Your task is to set down the line containing "Q: Fraction of annotators marking 'interacting'?" and every later line of the entries, word for word, including the last.
(Given records Opens)
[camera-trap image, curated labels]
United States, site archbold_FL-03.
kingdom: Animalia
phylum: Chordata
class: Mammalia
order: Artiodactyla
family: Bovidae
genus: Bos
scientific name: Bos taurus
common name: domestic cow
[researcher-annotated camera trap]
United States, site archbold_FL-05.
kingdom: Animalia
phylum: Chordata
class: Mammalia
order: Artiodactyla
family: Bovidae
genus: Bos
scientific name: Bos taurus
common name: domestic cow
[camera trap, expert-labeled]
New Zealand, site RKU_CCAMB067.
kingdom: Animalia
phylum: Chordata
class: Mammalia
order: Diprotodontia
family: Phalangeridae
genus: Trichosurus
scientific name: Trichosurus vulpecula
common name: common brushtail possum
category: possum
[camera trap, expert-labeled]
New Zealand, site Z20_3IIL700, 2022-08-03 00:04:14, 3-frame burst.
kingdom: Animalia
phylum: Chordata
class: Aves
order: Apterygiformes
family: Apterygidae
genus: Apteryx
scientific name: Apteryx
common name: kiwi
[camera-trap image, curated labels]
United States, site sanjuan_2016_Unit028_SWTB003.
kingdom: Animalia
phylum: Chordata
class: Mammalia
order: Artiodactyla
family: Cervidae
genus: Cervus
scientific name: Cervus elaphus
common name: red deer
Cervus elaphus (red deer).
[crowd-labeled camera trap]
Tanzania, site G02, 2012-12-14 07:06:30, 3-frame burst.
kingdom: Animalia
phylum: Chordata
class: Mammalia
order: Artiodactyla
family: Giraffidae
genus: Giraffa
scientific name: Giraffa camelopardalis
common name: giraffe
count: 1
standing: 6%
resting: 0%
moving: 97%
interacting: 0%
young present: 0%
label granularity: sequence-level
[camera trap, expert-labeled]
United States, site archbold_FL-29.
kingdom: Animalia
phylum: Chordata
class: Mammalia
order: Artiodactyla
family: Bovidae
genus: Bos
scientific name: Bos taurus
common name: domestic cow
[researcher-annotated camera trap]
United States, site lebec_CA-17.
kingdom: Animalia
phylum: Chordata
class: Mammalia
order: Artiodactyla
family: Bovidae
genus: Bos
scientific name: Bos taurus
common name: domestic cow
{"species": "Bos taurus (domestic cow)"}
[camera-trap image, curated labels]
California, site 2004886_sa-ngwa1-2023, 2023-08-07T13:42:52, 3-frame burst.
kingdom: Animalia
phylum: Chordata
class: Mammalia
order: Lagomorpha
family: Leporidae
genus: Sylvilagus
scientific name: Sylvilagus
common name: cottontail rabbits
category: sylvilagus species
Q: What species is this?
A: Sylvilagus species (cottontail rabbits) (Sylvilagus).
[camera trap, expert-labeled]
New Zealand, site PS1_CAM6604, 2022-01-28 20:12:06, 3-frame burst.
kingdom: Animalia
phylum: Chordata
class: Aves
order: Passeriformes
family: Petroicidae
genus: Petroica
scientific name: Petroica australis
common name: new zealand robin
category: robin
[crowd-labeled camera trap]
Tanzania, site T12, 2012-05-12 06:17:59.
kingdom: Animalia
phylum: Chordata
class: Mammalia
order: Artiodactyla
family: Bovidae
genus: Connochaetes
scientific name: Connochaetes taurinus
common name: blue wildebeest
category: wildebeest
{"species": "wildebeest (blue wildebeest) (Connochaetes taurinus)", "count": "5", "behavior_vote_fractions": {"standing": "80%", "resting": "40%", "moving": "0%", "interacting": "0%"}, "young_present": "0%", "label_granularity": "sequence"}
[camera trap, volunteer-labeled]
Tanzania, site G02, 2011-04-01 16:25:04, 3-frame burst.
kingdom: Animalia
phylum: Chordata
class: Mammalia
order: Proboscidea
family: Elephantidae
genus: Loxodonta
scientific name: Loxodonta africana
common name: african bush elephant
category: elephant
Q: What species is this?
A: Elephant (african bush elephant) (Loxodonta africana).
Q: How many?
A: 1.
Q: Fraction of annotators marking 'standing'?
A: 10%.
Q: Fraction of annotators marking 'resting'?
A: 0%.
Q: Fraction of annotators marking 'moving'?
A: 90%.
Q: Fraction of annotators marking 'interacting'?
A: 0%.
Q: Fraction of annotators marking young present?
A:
(Given records Closes)
[Solution for this exercise]
Q: Fraction of annotators marking 'interacting'?
A: 0%.
Q: Fraction of annotators marking young present?
A:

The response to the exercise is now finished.